Palazzo Grassi, Venice, Italy

Located on the Grand Canal in Venice, the Palazzo Grassi design of the building is attributed to Giorgio Massari (1687-1766), who was at that period terminating Ca' Rezzonico on the opposite side of the Grand Canal. Palazzo Grassi was the last palace to be erected in Venice before the fall of the Republic and the largest sited on the Grand Canal. The building of monumental marble palazzos, dominating a noble and panoramic site was certainly one of the most recognizable and unmistakable signs of a family's newly-acquired status and wealth.
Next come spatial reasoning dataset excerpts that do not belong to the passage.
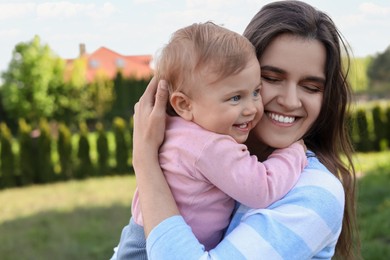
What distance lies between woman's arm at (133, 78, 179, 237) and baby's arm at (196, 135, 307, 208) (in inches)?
4.6

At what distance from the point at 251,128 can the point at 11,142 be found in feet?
44.3

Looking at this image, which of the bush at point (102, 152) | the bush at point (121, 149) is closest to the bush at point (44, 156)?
the bush at point (102, 152)

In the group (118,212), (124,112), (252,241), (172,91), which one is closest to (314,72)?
(172,91)

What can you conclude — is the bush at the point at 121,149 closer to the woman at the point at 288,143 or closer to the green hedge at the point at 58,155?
the green hedge at the point at 58,155

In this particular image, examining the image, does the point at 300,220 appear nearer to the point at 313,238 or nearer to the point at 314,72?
the point at 313,238

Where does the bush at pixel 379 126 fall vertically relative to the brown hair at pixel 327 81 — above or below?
below

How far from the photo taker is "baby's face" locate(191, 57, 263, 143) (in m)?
1.43

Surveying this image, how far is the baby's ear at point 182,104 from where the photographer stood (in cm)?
146

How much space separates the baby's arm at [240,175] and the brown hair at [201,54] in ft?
0.56

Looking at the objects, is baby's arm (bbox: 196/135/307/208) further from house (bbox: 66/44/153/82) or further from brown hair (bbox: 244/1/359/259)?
house (bbox: 66/44/153/82)

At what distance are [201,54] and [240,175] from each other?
12.4 inches

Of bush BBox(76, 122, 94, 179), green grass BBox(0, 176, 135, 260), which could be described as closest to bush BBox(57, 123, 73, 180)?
bush BBox(76, 122, 94, 179)

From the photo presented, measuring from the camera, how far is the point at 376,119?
15.2 m

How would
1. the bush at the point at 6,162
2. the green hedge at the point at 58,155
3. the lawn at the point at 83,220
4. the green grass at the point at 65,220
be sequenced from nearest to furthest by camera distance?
1. the lawn at the point at 83,220
2. the green grass at the point at 65,220
3. the bush at the point at 6,162
4. the green hedge at the point at 58,155
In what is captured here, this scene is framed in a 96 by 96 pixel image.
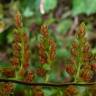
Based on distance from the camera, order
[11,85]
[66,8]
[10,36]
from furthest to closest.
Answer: [66,8]
[10,36]
[11,85]

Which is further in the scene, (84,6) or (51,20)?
(51,20)

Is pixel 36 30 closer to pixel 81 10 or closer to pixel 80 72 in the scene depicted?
pixel 81 10

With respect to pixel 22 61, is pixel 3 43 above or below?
above

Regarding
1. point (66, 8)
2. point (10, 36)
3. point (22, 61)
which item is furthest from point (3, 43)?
point (22, 61)

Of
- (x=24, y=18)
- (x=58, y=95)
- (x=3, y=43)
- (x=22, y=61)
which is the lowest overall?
(x=58, y=95)
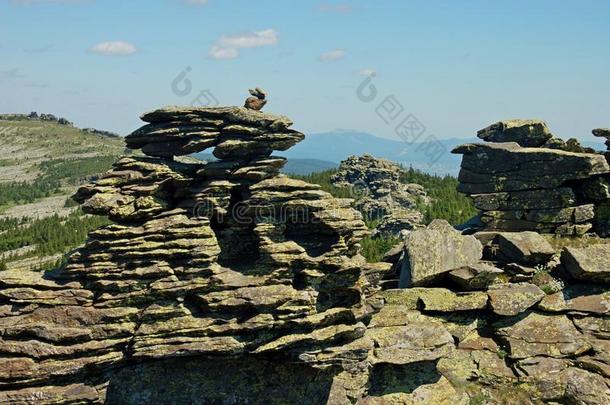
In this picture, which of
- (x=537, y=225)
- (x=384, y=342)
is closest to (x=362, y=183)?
(x=537, y=225)

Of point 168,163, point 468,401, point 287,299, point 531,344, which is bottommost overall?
point 468,401

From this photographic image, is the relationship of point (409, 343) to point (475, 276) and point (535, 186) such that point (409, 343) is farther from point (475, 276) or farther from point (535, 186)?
point (535, 186)

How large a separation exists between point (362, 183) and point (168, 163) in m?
129

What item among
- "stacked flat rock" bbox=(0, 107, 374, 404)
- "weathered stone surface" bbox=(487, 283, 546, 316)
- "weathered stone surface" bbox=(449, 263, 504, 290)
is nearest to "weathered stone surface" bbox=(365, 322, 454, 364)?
"stacked flat rock" bbox=(0, 107, 374, 404)

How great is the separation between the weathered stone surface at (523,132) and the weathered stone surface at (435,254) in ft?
44.0

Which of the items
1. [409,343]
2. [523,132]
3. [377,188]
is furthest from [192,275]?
[377,188]

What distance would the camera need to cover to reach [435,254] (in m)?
37.9

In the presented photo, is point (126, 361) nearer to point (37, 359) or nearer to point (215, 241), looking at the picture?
point (37, 359)

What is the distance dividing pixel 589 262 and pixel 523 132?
14.6m

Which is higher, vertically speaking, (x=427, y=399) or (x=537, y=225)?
(x=537, y=225)

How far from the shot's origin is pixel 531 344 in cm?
3428

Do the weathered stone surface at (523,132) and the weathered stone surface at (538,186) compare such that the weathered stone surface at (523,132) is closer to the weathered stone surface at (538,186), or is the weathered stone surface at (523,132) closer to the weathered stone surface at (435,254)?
the weathered stone surface at (538,186)

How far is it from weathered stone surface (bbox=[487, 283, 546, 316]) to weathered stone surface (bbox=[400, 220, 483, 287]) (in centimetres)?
312

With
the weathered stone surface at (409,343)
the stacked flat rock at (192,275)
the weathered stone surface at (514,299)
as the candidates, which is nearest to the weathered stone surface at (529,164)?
the weathered stone surface at (514,299)
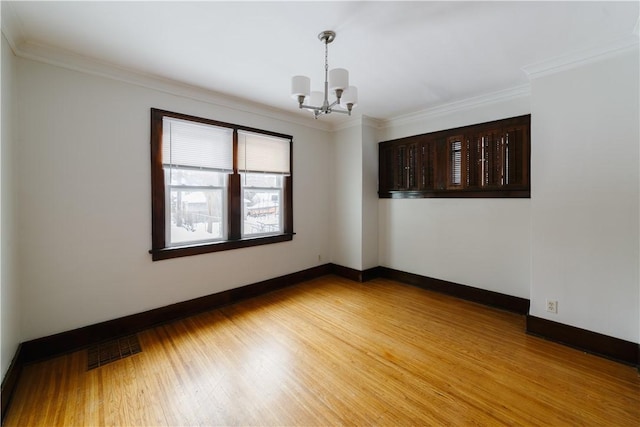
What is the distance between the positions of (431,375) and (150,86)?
12.8ft

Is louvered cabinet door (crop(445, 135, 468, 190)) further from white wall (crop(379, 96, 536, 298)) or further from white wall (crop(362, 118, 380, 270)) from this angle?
white wall (crop(362, 118, 380, 270))

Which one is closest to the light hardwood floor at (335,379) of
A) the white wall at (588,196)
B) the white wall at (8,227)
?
the white wall at (8,227)

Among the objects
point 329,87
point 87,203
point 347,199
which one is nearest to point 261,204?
point 347,199

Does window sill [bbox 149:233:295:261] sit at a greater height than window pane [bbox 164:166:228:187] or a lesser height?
lesser

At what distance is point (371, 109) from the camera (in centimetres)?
402

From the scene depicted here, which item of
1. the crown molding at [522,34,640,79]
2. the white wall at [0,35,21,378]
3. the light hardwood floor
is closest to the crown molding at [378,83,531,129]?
the crown molding at [522,34,640,79]

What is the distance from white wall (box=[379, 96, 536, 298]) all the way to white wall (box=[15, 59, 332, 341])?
3002 mm

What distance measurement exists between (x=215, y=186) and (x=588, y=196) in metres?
3.97

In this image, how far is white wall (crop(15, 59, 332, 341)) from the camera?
2.31 m

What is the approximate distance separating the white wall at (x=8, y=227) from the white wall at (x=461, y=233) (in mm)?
4354

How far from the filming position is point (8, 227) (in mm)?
2043

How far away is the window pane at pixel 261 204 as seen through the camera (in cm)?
385

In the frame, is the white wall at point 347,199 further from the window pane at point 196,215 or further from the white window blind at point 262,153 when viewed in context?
the window pane at point 196,215

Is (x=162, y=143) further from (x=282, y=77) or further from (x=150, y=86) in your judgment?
(x=282, y=77)
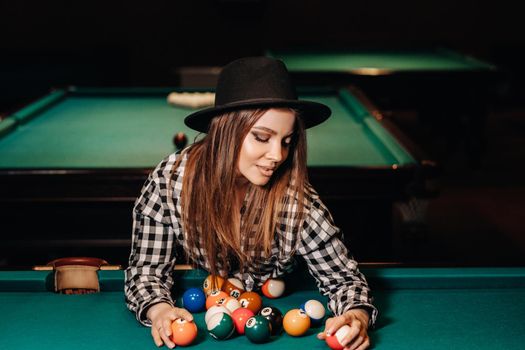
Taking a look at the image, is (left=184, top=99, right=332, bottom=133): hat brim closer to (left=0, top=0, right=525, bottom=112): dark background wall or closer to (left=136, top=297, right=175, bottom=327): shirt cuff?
(left=136, top=297, right=175, bottom=327): shirt cuff

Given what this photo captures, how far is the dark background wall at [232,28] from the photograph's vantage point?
7.71 meters

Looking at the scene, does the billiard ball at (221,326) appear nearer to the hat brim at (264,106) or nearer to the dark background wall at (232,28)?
the hat brim at (264,106)

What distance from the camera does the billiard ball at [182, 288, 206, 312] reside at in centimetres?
151

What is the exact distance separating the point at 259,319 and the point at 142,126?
2.14m

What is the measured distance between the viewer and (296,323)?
1374 millimetres

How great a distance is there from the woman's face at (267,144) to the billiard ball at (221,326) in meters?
0.36

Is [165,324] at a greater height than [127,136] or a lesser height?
lesser

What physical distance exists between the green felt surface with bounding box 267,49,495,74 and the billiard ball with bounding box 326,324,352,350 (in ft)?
11.5

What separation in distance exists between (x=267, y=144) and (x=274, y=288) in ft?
1.20

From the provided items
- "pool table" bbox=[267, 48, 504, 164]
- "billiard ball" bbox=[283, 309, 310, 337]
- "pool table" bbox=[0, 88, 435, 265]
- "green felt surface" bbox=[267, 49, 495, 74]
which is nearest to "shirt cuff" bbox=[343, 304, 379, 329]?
"billiard ball" bbox=[283, 309, 310, 337]

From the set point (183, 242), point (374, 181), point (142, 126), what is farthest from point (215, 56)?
point (183, 242)

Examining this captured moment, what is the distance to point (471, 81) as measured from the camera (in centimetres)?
473

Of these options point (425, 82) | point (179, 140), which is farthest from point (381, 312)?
point (425, 82)

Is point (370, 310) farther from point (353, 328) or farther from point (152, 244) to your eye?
point (152, 244)
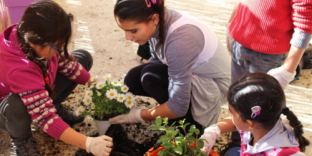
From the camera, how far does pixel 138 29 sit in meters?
1.24

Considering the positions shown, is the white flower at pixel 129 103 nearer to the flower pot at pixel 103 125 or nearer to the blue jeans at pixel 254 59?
the flower pot at pixel 103 125

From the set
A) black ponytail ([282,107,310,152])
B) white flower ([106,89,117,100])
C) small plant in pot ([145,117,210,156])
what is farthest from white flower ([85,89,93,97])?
black ponytail ([282,107,310,152])

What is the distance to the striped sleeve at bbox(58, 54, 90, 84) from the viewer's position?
1551 mm

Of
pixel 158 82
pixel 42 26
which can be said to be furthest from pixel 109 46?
pixel 42 26

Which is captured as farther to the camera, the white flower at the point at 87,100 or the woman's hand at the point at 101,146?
the white flower at the point at 87,100

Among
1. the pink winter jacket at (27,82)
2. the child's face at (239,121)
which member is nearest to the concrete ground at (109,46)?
the pink winter jacket at (27,82)

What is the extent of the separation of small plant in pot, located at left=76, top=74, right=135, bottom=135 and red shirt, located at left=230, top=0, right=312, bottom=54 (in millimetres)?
637

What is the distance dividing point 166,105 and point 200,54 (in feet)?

It is believed that the Grassi family began to purchase land and buildings for their Palazzo beginning in the 1730s. Having amassed enough land opening on to the Grand Canal in the early 1740s, they could undertake their ambitious building project.

The first great fondaco-houses along the Grand Canal were built in the thirteenth century. It was during the fourteenth and fifteenth centuries that resplendent and colorful Venetian Gothic style was employed. During the Renaissance, however, architectural orders and rules based both on Ancient Roman as well as modern precepts were used.

The white marble palace for the Grassi family was completed by 1872. Its architecture expresses an academic classicism that is somewhat out of touch with the surrounding Venetian palazzos. It has a formal palace façade, lacking the lower mercantile openings, with an especially rhythmic arrangement of the bays.

After the Grassi family sold Palazzo Grassi in 1840, its ownership passed through many different individual hands. In 1983, the Palazzo was purchased by the FIAT group with the goal of transforming the building into an exhibition space for the visual arts. Since 2006, the palace is owned by the French entrepreneur François Pinault who exhibits his art collection there.

The Pritzker Architecture Prize ceremony honoring Italian architect, Aldo Rossi, took place at this palace in Venice in 1990.